▶ [TEXTE SOURCE]:
────────────────────

Il explique ensuite que le pape François l’a invité à présenter sa démission de sa charge pastorale: « Au terme d’une première année où la suspension des ordinations a été levée pour presque tous les candidats, le nonce m’a informé que le Saint-Père me demandait de déposer ma charge d’évêque diocésain de Fréjus-Toulon, sans que je n’aie eu connaissance d’éléments nouveaux par rapport à ceux qui avaient motivé la désignation de l’évêque coadjuteur ».

Il atteste de son obéissance au Successeur de Pierre: « Face aux incompréhensions, aux pressions, et aux polémiques toujours néfastes pour l’unité de l’Église, le critère ultime de discernement reste pour moi celui de l’obéissance au Successeur de Pierre. De même que je me suis toujours efforcé de répondre aux appels à la nouvelle évangélisation de saint Jean-Paul II, puis aux encouragements de Benoît XVI à accueillir et à former les vocations sacerdotales, enfin aux orientations de François, j’ai accepté, dans le cas présent, de remettre la charge pastorale qui m’avait été confiée en l’an 2000 par Jean-Paul II. »

Une dynamique missionnaire

Mgr Rey salue aussi la vitalité missionnaire de son diocèse: « Alors que j’atteins ma 25ᵉ année d’épiscopat au service du diocèse de Fréjus-Toulon, je rends grâce à Dieu pour les bénédictions et les fruits missionnaires que nous avons portés ensemble. Grâce à la mobilisation pastorale des paroisses, à l’apport des mouvements et des communautés de diverses sensibilités spirituelles, à la diaconie du Var, au rayonnement de la vie religieuse, notre diocèse a pu offrir un témoignage évangélique et une vitalité missionnaire reconnue En particulier, je suis profondément reconnaissant d’avoir vu tant de jeunes offrir leur vie pour le service de l’Église. L’Église varoise est belle de sa diversité et dynamique dans son élan pastoral. »

Il exprime sa gratitude : « Je tiens à remercier chaleureusement tous les membres du clergé, les consacrés et les fidèles laïcs pour leur engagement fidèle et généreux. Je continuerai à prier pour que cette communion missionnaire se déploie dans la fidélité à l’Évangile et l’amour de l’Église. »

Enfin, Mgr Rey annonce une messe d’adieu, le 1er février prochain: « Ayant remis ma démission au Saint-Père, je célébrerai une messe d’action de grâce le samedi 1er février à 10h30 au domaine de La Castille. Vous y êtes tous conviés. Que Dieu vous bénisse. »

Les interrogations de Rome

Différents événements semblent avoir conduit le pape François à solliciter cette démission.

────────────────────

▶ [DONNÉES ENREGISTRÉES]:
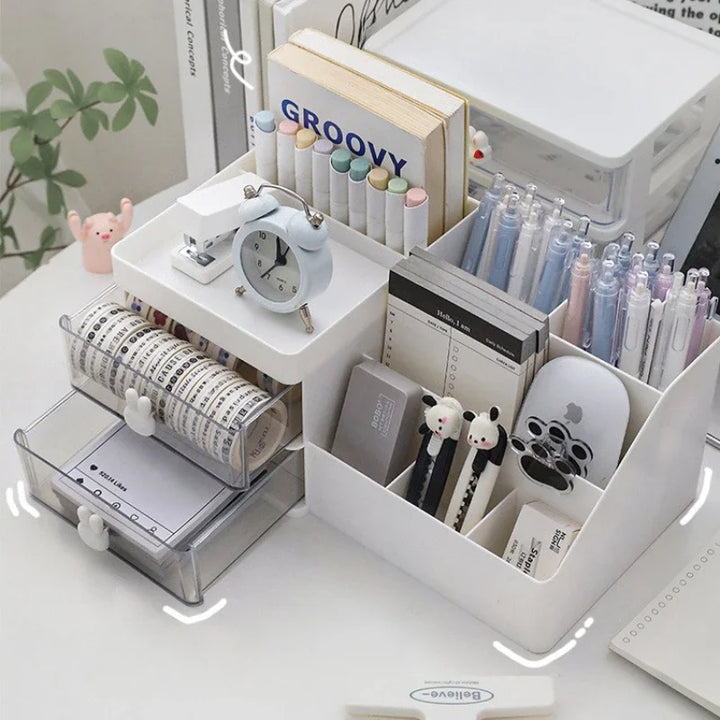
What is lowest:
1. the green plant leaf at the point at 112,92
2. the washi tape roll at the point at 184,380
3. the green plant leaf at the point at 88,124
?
the green plant leaf at the point at 88,124

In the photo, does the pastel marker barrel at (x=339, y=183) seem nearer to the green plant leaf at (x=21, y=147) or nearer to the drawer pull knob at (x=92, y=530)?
the drawer pull knob at (x=92, y=530)

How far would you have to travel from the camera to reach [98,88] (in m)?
1.80

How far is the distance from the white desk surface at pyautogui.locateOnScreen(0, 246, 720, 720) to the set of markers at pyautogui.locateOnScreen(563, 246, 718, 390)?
192mm

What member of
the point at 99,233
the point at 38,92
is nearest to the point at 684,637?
the point at 99,233

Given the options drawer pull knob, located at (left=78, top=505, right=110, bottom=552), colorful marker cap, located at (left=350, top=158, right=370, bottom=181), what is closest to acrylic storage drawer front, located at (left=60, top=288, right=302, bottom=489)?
drawer pull knob, located at (left=78, top=505, right=110, bottom=552)

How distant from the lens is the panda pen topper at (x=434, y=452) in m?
1.14

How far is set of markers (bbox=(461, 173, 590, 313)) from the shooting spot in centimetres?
121

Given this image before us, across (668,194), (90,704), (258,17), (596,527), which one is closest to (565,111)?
(668,194)

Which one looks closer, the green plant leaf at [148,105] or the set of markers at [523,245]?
the set of markers at [523,245]

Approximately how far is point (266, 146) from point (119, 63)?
538mm

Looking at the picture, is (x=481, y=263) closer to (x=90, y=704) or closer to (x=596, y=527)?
(x=596, y=527)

────────────────────

▶ [TRAVAIL À FAIRE]:
**1.** D'après le texte source, en quelle année et par quel pape la charge pastorale de Mgr Rey lui avait-elle été confiée ?
**2.** Indiquez si chacune des affirmations suivantes concorde avec le texte source, par oui ou par non, en citant les mots décisifs du texte.
(a) La messe d'action de grâce sera célébrée au domaine de La Castille.
(b) Mgr Rey déclare avoir eu connaissance d'éléments nouveaux avant qu'on lui demande de déposer sa charge.
(c) Mgr Rey atteint sa 25ᵉ année d'épiscopat au service du diocèse de Fréjus-Toulon.
**3.** Rédigez la suite de l'article sur la démission de Mgr Rey, en reprenant après sa dernière phrase.

▶ [RÉPONSES ATTENDUES]:
**1.** En l'an 2000, par Jean-Paul II.

**2.**
(a) Oui : « je célébrerai une messe d’action de grâce le samedi 1er février à 10h30 au domaine de La Castille ».
(b) Non : « sans que je n’aie eu connaissance d’éléments nouveaux par rapport à ceux qui avaient motivé la désignation de l’évêque coadjuteur ».
(c) Oui : « Alors que j’atteins ma 25ᵉ année d’épiscopat au service du diocèse de Fréjus-Toulon ».

**3.**
En mai 2022, après la mission conduite par Mgr Jean-Marc Aveline, archevêque de Marseille, dont le diocèse de Fréjus-Toulon est « suffragant », le Vatican avait suspendu l’ordination de quatre prêtres et de diacres. Un des ordinands avait commencé sa formation dans un séminaire du Paraguay fermé sur décision de Rome, avant d’être accueilli au séminaire de La Castille à Toulon. Des interrogations avaient été soulevées sur le recrutement des séminaristes venus d’autres diocèses d’autres pays.

En février 2023, l’évêque étant mis en cause pour sa « gouvernance », une « visite apostolique » du diocèse a été confiée à Mgr Antoine Hérouard, archevêque de Dijon, et Mgr Joël Mercier, ancien secrétaire – « numéro 2 » – de la Congrégation romaine pour le clergé.

Le pape a ensuite nommé Mgr François Touvet comme évêque coadjuteur pour seconder Mgr Rey. La visite avait relevé notamment des « dysfonctionnements » économiques et un accueil trop large de « communautés nouvelles ».

Trois exemples de l’accueil de communautés

En 2001, Mgr Rey avait accueilli dans son diocèse des sœurs de « Points-Cœur ». En 2008, il avait incardiné Thierry de Roucy et il avait reconnu canoniquement les différentes branches de sa fondation de « Points-Cœur ». Il a aussi ordonné prêtres des séminaristes de Points-Cœur formés en Argentine, au Chili ou au Collège anglais de Rome: un manque de contrôle des parcours de formation a été épinglé. Et, en février 2016, Mgr Rey a dû déclarer Thierry de Roucy « suspens a divinis », ce qui lui interdisait d’exercer tout sacerdoce, et ceci pour « manquement caractérisé » à son devoir d’obéissance. Point-Cœur a été dissout en 2020 et subsiste comme une ONG humanitaire. Condamné en 2011 par le tribunal ecclésiastique de Lyon, pour « abus sexuel, abus de pouvoir, et absolution de la victime », Thierry de Roucy a été renvoyé de l’état clérical en 2018 et… radié de la Légion d’honneur.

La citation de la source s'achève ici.